ALTE ZEITEN. BRIEF ÜBER NANOPARTIKEL

Erstens bin ich Rentner, zweitens ist es Winter, drittens befinde ich mich seit längerem in einer grippalen Endlosschleife, so dass es gerechtfertigt ist, sich auch einmal einen völlig blödsinnigen Film anzusehen. Manchmal reizt auch das Lokalkolorit, wie zum Beispiel die am meisten fotografierte U-Bahn-Brücke Eberswalder Straße, die damals allerdings Dimitroff Straße hieß. Der Film[1], den ich heute erwischte, war aber so idiotisch, dass auch die schönen Fotografien vom Berlin vor der Mauer nicht als Trost ausreichten. Der Film ist die Mischung einer missglückten Satire und einer lächerlichen Agitation über einen äußerst dummen Westberliner Staatsanwalt. Der Film unterstellt, dass Westberlin die umgekehrte Projektion der Ostberliner Verhältnisse wäre, etwa nach der Negativformulierung der Goldenen Regel: was ich selber denk und tu, das trau ich auch andern zu.

Aber dann entdeckte ich Horst Schönemann in einer Nebenrolle.

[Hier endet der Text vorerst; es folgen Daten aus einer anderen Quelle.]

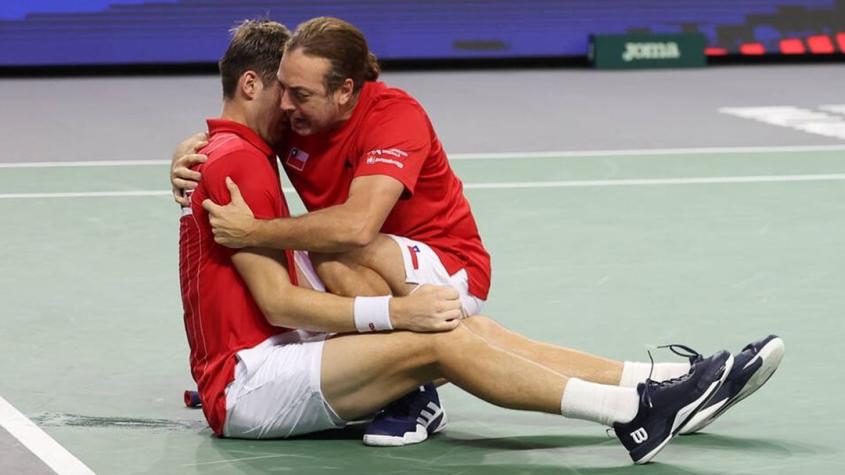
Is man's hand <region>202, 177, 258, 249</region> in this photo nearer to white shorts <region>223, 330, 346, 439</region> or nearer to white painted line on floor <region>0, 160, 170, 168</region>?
white shorts <region>223, 330, 346, 439</region>

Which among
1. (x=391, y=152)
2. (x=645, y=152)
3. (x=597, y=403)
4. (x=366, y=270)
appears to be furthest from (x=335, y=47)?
(x=645, y=152)

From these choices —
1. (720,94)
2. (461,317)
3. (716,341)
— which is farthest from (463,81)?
(461,317)

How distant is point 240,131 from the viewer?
17.9 ft

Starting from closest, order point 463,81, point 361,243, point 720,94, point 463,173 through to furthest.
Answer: point 361,243, point 463,173, point 720,94, point 463,81

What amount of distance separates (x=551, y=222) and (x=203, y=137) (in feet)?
12.5

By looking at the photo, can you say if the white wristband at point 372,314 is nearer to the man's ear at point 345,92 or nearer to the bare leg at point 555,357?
the bare leg at point 555,357

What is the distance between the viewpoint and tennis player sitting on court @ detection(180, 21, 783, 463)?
201 inches

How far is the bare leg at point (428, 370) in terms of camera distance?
5.10 metres

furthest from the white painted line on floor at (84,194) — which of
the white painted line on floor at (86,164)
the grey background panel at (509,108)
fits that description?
the grey background panel at (509,108)

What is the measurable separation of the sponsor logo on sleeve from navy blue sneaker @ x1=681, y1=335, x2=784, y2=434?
50.9 inches

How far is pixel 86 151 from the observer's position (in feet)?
38.9

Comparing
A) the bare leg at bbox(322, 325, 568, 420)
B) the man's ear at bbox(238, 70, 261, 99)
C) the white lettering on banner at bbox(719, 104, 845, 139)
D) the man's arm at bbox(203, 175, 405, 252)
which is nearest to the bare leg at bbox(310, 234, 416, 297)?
the man's arm at bbox(203, 175, 405, 252)

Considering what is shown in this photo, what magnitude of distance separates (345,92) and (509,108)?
29.4 feet

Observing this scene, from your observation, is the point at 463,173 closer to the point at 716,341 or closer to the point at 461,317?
the point at 716,341
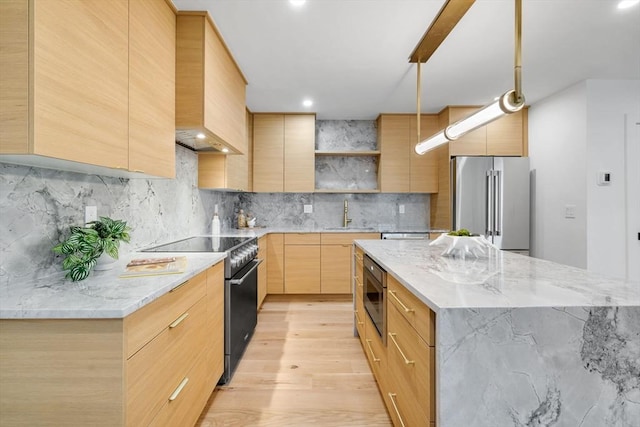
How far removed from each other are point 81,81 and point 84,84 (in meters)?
0.02

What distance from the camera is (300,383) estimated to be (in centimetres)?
212

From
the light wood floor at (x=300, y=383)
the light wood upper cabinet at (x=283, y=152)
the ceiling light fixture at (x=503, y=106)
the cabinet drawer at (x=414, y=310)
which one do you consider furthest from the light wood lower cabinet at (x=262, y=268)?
the ceiling light fixture at (x=503, y=106)

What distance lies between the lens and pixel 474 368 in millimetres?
968

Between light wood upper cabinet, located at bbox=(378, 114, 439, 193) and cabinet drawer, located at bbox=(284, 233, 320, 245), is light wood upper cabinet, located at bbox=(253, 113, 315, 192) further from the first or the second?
light wood upper cabinet, located at bbox=(378, 114, 439, 193)

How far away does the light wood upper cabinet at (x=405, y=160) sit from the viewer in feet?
13.8

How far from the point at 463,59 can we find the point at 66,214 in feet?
10.1

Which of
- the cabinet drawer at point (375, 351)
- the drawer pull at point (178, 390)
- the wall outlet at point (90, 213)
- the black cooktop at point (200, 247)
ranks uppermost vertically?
the wall outlet at point (90, 213)

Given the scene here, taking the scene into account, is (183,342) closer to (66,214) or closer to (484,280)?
(66,214)

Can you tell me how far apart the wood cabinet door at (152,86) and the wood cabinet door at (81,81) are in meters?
0.07

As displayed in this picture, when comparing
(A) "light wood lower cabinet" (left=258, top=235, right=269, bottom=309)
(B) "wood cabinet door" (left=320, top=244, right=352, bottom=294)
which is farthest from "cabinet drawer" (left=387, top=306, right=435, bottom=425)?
(B) "wood cabinet door" (left=320, top=244, right=352, bottom=294)

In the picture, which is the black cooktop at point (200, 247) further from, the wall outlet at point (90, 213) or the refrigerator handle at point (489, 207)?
the refrigerator handle at point (489, 207)

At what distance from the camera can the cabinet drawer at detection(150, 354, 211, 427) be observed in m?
1.24

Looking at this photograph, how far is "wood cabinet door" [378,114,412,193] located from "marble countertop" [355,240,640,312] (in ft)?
8.06

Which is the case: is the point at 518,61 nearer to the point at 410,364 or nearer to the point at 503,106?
the point at 503,106
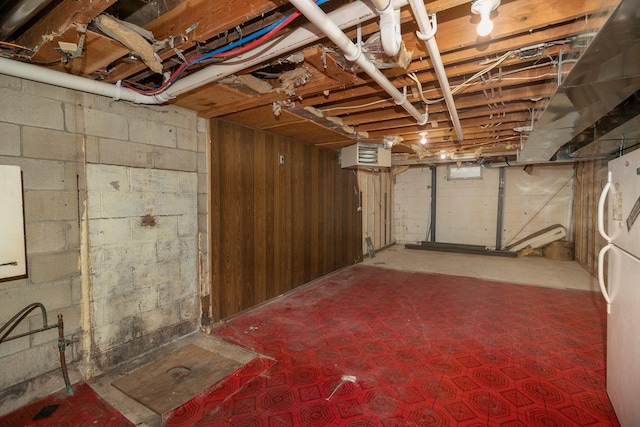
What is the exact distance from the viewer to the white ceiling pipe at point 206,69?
1.35 m

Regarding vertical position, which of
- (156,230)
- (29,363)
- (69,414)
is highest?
(156,230)

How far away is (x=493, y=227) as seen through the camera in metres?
7.07

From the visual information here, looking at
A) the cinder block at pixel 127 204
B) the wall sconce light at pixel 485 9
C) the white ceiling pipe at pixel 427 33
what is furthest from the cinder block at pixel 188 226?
the wall sconce light at pixel 485 9

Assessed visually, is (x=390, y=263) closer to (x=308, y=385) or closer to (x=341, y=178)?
(x=341, y=178)

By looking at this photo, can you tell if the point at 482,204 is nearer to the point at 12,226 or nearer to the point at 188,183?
the point at 188,183

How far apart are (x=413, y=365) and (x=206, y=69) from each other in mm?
2676

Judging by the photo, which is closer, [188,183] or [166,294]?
[166,294]

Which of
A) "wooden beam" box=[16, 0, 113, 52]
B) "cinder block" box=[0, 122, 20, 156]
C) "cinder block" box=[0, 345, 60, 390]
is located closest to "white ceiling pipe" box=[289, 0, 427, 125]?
"wooden beam" box=[16, 0, 113, 52]

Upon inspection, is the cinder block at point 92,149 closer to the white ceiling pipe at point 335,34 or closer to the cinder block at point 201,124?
the cinder block at point 201,124

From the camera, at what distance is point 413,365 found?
234cm

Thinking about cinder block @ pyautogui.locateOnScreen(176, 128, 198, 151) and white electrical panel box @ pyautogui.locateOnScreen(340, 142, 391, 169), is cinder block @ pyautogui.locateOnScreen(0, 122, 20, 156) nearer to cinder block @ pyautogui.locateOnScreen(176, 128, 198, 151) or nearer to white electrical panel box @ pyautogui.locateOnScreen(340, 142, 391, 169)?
cinder block @ pyautogui.locateOnScreen(176, 128, 198, 151)

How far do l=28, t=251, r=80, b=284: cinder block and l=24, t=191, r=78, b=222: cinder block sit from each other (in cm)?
26

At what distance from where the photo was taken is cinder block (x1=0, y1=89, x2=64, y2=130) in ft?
6.02

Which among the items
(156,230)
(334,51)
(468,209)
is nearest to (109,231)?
(156,230)
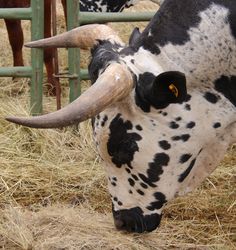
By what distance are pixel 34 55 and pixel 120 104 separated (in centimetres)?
229

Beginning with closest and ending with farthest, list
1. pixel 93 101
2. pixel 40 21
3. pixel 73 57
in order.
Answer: pixel 93 101, pixel 40 21, pixel 73 57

Beim nebenbei-Nachblättern sah ich, dass er als Regisseur des Dresdner Staatsschauspiels dem damals frisch eingetroffenen Jungschauspieler Ahmad M. begegnet sein kann, laut Wikipedia aber nicht in einem gemeinsamen Projekt. Aber woher kannte ich Horst Schönemann?

Als ich ein kleiner Junge war (so der Titel der Erich-Kästner-Autobiografie aus Dresden), lebte ich mit meiner Großmutter in deren Elternhaus. Ihr Vater, also mein Urgroßvater, war ein self made man aus Bellinchen an der Oder gewesen, der einst mit seiner Gitarre losgezogen war, um dem elterlichen und lehrherrlichen Wahn zu entkommen. Er wurde ein wohlhabender Malermeister in Senftenberg. Nun lebten wir bei seinem Enkel Günther Wendt, der, obwohl auch Malermeister, den Beruf und das Geschäft aufgegeben hatte, Kunstmaler, Sgraffiteur und Museumsdirektor geworden war, gemeinsam mit seiner Frau, nachdem diese aus der zehnjährigen GULAG-Haft zurückgekehrt war, ganze Ausstattungen für das Theater der Bergarbeiter[2] gefertigt hat, sie die Kostüme, er das Bühnenbild. Dieses Theater, übrigens in einem wunderschönen Bruno-Taut-Bau, war eine Art Modellbühne für das Deutsche Theater und das Maxim-Gorki-Theater in Ostberlin. Viele Biografien später berühmter DDR-Schauspieler, aber auch des Kreisredakteurs der Lausitzer Rundschau, Erwin Strittmatter, gingen durch das Wohnzimmer meines Onkels Günther. Und die angetrunkenen Gäste wankten zur Toilette durch das Atelier, in dem ich als riesige Kohlezeichnung an der Wand hing, sie war eine Vorlage für irgendeine Zeitung. Leider ist sie verloren gegangen. Damals erkannten mich die illustren Gäste auf dem Hof wieder, der heute bei Wikipedia als mustergültiges Denkmal abgebildet ist.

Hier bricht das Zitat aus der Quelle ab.